Stored data entries:
((
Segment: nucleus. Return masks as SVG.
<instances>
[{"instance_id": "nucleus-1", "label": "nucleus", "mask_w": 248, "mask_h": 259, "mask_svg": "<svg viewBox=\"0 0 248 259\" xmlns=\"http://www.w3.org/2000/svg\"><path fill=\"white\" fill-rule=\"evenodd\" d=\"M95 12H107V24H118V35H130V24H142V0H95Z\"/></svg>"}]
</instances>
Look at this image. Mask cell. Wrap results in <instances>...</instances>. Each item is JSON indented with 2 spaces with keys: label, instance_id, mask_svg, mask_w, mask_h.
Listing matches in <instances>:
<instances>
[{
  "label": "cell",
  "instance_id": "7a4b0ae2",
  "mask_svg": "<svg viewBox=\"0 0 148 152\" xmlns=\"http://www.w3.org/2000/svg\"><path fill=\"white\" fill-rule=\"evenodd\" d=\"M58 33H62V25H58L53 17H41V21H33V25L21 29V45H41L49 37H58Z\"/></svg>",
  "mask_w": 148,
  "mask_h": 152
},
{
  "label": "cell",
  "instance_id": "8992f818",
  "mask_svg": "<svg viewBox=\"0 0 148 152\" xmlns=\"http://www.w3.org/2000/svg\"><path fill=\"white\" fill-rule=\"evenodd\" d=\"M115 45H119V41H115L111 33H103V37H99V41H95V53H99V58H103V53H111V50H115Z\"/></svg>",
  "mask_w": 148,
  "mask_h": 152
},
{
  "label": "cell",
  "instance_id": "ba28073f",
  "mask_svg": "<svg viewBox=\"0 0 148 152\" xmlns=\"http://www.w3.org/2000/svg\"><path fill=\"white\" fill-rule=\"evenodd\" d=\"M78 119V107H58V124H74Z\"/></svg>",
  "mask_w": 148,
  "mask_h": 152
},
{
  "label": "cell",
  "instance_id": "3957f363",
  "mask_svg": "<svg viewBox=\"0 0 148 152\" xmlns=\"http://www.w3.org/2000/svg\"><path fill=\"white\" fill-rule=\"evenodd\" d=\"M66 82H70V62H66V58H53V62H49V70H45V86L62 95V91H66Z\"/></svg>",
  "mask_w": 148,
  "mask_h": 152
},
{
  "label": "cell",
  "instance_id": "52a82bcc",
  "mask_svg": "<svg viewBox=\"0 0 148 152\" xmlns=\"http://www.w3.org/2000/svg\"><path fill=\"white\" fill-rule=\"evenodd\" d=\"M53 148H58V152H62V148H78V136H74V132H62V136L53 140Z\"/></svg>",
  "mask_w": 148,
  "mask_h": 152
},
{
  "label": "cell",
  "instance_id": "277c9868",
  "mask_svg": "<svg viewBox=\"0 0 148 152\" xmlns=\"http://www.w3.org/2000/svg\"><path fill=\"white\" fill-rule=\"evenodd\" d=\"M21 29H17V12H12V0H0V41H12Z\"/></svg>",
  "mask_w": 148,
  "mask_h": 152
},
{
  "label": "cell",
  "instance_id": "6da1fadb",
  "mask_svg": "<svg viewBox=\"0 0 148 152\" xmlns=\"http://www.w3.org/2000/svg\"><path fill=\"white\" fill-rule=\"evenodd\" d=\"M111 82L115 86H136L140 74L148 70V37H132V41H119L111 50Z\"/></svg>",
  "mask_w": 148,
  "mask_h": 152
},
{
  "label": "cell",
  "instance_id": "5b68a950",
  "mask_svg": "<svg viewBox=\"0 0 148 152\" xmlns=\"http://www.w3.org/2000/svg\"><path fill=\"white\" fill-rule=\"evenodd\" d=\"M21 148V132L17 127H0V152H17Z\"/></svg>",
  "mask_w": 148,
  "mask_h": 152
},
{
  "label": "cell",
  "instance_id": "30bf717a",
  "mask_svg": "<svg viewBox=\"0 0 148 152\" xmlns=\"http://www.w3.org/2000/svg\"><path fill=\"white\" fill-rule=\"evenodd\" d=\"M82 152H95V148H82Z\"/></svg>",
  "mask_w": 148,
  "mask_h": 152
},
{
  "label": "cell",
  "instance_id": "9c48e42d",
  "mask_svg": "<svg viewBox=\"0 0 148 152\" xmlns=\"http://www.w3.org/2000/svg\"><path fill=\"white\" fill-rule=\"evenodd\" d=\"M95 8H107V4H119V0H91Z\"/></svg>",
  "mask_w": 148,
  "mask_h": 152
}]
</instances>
))
((
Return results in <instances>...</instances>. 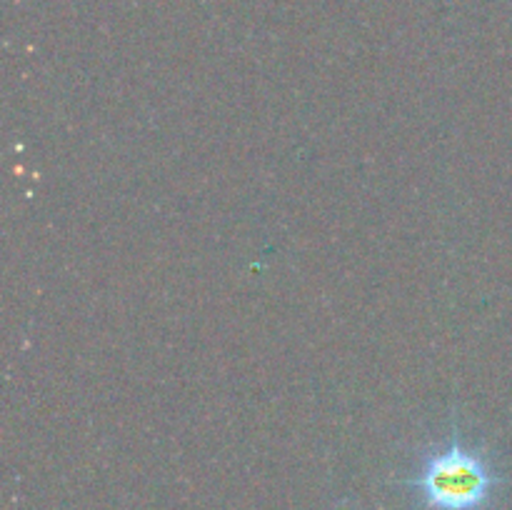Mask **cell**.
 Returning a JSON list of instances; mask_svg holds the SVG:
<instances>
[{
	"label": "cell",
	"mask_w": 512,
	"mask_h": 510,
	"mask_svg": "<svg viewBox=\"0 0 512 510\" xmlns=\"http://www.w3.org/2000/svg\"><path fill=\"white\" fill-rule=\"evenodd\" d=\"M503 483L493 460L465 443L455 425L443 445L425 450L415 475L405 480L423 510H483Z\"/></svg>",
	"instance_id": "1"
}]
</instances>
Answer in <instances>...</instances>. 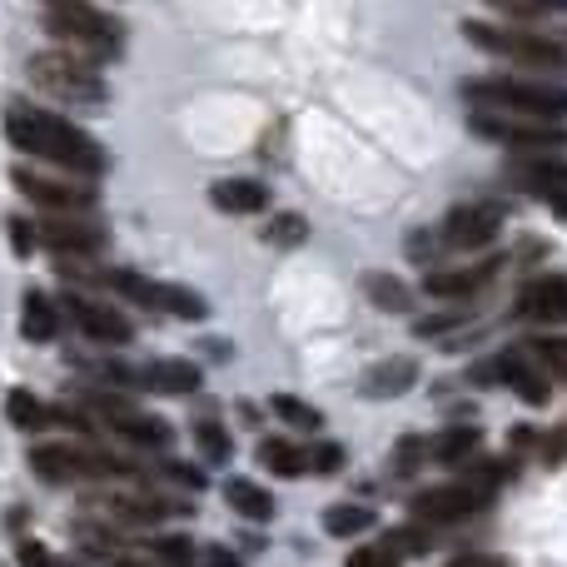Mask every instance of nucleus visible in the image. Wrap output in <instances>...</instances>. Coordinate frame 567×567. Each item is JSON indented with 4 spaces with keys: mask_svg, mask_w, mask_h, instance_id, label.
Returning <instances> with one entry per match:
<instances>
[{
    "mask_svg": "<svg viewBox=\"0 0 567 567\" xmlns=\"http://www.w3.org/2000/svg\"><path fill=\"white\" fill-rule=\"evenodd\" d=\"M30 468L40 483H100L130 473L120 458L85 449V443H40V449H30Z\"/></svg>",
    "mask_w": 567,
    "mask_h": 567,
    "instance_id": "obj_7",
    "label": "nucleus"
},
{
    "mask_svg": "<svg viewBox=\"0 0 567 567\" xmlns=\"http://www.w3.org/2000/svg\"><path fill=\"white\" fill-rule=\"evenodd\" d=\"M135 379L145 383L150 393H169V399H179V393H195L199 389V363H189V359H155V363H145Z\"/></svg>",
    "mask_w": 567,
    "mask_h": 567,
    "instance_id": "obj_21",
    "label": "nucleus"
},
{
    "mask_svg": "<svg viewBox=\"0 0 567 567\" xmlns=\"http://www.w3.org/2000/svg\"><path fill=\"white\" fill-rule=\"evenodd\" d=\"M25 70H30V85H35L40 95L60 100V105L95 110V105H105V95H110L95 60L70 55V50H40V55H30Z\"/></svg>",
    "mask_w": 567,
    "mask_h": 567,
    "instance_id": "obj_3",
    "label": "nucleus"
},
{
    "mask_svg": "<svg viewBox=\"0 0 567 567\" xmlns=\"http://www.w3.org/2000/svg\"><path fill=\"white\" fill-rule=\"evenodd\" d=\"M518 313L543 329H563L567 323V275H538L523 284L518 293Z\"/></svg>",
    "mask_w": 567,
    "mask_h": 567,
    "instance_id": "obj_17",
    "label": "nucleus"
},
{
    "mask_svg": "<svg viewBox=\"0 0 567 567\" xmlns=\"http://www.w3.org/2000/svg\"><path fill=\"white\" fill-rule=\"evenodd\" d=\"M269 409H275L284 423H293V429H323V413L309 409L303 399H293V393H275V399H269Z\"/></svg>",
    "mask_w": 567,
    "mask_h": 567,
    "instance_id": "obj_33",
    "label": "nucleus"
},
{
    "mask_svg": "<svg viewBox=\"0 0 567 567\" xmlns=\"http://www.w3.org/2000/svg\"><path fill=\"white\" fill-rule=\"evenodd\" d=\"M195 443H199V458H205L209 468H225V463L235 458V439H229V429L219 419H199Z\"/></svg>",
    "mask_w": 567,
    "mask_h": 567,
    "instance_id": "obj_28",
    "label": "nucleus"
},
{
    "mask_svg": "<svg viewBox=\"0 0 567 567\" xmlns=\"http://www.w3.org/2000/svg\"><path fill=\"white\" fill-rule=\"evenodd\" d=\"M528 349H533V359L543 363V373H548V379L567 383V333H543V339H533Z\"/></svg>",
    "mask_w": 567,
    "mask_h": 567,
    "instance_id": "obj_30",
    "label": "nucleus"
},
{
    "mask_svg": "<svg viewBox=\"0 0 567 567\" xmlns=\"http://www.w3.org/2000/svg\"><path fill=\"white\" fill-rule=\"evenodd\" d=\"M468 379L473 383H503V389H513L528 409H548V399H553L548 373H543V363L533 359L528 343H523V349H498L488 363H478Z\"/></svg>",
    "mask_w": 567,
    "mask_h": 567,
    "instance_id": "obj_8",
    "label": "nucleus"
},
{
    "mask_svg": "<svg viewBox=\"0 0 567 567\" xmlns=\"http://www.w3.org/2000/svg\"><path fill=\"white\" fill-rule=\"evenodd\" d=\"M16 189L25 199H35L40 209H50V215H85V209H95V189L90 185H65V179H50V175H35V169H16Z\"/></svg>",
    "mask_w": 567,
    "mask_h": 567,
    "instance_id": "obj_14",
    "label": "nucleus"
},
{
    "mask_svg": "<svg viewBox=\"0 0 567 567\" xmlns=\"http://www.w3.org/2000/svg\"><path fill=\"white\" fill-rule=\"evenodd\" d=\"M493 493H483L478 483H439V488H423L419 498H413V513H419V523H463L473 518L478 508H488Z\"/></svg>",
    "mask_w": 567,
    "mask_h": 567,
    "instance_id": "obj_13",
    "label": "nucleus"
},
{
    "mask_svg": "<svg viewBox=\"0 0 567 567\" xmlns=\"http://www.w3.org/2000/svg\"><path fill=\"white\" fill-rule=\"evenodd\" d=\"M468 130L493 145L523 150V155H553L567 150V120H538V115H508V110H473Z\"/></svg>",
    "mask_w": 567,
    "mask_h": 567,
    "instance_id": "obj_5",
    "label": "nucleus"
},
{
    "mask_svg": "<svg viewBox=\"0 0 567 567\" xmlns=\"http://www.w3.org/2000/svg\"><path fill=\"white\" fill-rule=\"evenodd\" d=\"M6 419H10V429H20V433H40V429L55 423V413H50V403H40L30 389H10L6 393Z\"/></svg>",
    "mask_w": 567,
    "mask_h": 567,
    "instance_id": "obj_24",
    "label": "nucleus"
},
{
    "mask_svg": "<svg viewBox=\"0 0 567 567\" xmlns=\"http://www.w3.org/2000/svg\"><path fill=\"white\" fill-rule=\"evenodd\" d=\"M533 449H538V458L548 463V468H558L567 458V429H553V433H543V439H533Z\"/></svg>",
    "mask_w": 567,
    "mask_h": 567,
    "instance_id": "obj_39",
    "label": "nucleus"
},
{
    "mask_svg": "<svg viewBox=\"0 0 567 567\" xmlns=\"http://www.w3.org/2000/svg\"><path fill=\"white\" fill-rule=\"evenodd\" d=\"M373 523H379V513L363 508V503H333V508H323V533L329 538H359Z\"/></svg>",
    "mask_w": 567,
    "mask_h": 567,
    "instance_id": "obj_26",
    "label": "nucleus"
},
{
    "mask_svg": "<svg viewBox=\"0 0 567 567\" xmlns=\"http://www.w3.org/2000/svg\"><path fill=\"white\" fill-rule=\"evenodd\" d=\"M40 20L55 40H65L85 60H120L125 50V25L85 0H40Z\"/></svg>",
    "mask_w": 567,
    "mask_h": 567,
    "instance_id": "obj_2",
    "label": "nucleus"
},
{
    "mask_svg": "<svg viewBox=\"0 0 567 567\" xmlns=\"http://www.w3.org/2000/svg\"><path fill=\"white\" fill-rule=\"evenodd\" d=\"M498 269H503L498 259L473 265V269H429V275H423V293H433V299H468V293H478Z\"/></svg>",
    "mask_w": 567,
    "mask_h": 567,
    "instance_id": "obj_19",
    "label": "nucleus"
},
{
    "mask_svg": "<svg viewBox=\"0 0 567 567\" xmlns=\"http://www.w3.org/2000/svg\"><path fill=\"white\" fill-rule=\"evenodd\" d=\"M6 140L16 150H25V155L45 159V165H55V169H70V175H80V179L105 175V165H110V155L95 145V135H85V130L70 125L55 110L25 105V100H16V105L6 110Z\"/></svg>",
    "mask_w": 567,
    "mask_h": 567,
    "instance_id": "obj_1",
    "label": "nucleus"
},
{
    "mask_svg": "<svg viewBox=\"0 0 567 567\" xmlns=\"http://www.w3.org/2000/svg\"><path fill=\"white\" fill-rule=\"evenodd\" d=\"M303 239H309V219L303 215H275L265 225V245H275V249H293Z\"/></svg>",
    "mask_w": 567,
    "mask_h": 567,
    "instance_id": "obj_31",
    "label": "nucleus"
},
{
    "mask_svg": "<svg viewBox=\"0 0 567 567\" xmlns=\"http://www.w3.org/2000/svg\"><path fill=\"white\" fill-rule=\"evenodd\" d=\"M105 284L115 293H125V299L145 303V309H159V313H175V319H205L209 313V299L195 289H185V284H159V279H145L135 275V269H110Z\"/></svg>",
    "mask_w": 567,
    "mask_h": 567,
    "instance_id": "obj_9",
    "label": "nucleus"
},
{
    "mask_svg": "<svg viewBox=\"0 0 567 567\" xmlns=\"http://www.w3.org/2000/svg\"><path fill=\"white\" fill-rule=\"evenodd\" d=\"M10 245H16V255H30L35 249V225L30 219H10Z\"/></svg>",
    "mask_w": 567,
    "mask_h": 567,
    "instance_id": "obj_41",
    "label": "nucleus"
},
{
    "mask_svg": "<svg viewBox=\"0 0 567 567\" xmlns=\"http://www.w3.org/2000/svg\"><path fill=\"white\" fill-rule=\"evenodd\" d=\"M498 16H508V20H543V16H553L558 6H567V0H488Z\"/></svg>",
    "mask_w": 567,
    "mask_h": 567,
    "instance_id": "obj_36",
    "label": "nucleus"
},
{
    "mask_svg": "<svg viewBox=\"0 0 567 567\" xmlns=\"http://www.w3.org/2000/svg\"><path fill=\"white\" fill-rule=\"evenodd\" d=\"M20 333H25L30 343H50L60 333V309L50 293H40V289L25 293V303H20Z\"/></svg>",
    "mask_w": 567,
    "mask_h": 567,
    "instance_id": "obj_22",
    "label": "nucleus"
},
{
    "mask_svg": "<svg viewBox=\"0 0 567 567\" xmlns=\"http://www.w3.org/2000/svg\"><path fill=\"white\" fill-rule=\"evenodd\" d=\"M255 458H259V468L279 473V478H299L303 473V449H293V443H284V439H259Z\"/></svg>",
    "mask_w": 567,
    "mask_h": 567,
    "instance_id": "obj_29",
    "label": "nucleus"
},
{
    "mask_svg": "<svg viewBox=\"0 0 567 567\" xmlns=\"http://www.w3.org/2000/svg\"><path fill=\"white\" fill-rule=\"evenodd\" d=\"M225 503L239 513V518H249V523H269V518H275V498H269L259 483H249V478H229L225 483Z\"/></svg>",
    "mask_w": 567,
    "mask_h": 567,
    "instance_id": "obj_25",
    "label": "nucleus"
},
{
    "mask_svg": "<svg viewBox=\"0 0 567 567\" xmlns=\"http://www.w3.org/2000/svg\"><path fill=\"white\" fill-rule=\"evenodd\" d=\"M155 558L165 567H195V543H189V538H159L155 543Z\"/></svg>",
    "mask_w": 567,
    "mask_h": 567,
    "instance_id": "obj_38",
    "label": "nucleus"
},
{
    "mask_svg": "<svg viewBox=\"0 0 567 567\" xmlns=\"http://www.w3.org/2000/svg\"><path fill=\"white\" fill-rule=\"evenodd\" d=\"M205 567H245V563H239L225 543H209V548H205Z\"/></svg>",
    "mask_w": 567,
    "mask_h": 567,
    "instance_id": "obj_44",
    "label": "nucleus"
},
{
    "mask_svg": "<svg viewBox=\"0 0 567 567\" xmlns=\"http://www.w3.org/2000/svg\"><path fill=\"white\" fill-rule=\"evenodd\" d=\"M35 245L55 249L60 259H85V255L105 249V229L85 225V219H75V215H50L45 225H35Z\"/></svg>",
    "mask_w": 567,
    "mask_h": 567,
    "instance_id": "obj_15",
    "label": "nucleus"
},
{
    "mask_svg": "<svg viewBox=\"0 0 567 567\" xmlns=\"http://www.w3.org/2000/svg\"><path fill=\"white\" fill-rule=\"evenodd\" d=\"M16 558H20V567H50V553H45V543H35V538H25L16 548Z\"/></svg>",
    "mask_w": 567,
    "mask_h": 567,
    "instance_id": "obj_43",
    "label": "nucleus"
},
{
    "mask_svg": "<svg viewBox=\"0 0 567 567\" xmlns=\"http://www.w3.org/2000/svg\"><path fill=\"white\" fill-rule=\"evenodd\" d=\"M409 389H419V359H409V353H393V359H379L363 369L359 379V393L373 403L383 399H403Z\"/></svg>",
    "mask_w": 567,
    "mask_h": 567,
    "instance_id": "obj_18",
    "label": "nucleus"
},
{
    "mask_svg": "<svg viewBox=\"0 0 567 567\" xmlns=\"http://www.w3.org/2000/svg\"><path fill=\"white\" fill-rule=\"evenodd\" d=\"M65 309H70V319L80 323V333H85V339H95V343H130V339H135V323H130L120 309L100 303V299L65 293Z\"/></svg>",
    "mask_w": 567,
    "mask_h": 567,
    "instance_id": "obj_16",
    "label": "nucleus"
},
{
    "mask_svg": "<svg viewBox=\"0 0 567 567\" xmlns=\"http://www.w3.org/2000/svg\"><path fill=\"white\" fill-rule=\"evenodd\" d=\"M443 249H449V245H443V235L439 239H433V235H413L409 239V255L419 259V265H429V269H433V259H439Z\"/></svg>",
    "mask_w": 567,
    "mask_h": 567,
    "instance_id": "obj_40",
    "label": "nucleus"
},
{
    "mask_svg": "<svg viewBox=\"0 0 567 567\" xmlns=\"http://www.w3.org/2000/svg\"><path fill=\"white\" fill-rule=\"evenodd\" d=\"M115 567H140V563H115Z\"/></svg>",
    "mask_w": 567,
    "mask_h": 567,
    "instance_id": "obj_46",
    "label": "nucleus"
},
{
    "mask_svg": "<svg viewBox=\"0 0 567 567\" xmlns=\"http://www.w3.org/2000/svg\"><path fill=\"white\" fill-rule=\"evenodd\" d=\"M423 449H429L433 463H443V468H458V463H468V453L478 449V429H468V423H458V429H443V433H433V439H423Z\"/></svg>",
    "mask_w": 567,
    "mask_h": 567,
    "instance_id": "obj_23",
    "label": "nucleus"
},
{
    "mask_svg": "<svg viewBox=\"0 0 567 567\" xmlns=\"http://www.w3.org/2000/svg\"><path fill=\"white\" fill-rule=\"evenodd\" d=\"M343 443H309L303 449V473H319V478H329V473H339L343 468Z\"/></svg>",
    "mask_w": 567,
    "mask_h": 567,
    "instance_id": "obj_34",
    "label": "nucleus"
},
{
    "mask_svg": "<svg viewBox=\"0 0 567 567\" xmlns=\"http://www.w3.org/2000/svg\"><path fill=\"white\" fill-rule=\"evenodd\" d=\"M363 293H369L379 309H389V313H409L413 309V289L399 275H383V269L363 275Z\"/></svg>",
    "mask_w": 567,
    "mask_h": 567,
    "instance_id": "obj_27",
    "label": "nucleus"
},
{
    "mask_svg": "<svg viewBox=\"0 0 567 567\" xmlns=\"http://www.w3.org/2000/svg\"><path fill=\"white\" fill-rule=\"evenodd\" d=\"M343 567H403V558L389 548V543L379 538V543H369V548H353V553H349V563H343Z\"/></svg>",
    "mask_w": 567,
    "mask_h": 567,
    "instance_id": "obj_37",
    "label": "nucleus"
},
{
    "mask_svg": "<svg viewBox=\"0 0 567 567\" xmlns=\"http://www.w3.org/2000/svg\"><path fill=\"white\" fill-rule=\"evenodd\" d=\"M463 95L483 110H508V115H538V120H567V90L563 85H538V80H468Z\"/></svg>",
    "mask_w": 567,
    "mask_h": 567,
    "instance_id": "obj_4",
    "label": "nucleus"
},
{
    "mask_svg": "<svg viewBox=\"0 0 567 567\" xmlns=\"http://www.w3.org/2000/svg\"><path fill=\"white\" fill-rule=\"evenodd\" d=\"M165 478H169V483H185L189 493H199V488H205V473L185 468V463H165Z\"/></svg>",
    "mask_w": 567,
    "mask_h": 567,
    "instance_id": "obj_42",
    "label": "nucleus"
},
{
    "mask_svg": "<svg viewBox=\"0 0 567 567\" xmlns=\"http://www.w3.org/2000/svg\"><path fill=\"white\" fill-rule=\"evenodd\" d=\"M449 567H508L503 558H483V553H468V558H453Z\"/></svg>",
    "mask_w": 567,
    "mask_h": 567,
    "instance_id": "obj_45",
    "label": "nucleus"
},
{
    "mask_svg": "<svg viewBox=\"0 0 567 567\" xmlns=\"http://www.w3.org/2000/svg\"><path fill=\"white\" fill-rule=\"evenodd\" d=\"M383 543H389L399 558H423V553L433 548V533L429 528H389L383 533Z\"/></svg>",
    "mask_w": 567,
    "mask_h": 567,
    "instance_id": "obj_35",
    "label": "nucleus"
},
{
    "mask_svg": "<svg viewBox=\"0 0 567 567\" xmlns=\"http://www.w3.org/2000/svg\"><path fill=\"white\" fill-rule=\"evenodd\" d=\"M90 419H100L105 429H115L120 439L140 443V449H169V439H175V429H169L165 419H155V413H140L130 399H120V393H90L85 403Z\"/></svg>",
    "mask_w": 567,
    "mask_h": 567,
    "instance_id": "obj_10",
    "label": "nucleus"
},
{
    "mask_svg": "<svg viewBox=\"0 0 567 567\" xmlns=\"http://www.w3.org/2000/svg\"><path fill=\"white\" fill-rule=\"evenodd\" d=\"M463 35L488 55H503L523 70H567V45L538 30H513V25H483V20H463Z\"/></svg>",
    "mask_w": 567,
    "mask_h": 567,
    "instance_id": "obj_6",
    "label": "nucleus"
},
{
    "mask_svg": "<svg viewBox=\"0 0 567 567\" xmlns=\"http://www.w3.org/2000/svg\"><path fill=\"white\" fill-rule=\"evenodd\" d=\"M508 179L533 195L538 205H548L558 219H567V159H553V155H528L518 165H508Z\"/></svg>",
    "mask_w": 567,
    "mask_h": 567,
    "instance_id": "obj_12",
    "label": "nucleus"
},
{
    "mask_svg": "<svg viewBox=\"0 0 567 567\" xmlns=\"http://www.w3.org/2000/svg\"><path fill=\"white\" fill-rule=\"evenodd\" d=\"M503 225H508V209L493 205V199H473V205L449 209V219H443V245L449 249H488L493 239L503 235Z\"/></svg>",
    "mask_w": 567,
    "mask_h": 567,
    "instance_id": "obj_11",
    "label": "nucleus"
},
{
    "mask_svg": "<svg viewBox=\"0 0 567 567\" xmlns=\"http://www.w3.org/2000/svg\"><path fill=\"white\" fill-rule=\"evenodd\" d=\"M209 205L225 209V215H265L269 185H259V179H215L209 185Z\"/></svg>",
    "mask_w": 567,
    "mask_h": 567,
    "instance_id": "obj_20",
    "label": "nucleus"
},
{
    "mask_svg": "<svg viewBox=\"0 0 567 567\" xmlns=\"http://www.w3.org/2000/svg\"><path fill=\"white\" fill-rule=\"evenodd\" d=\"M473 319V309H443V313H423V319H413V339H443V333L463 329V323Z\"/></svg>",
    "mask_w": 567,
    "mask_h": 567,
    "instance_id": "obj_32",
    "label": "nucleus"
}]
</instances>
))
* [Exercise prompt]: Extract each line of the records above that contains the word "Returning", and copy those lines in their original order.

* [Solved problem]:
 Returning a JSON list of instances; mask_svg holds the SVG:
Returning <instances> with one entry per match:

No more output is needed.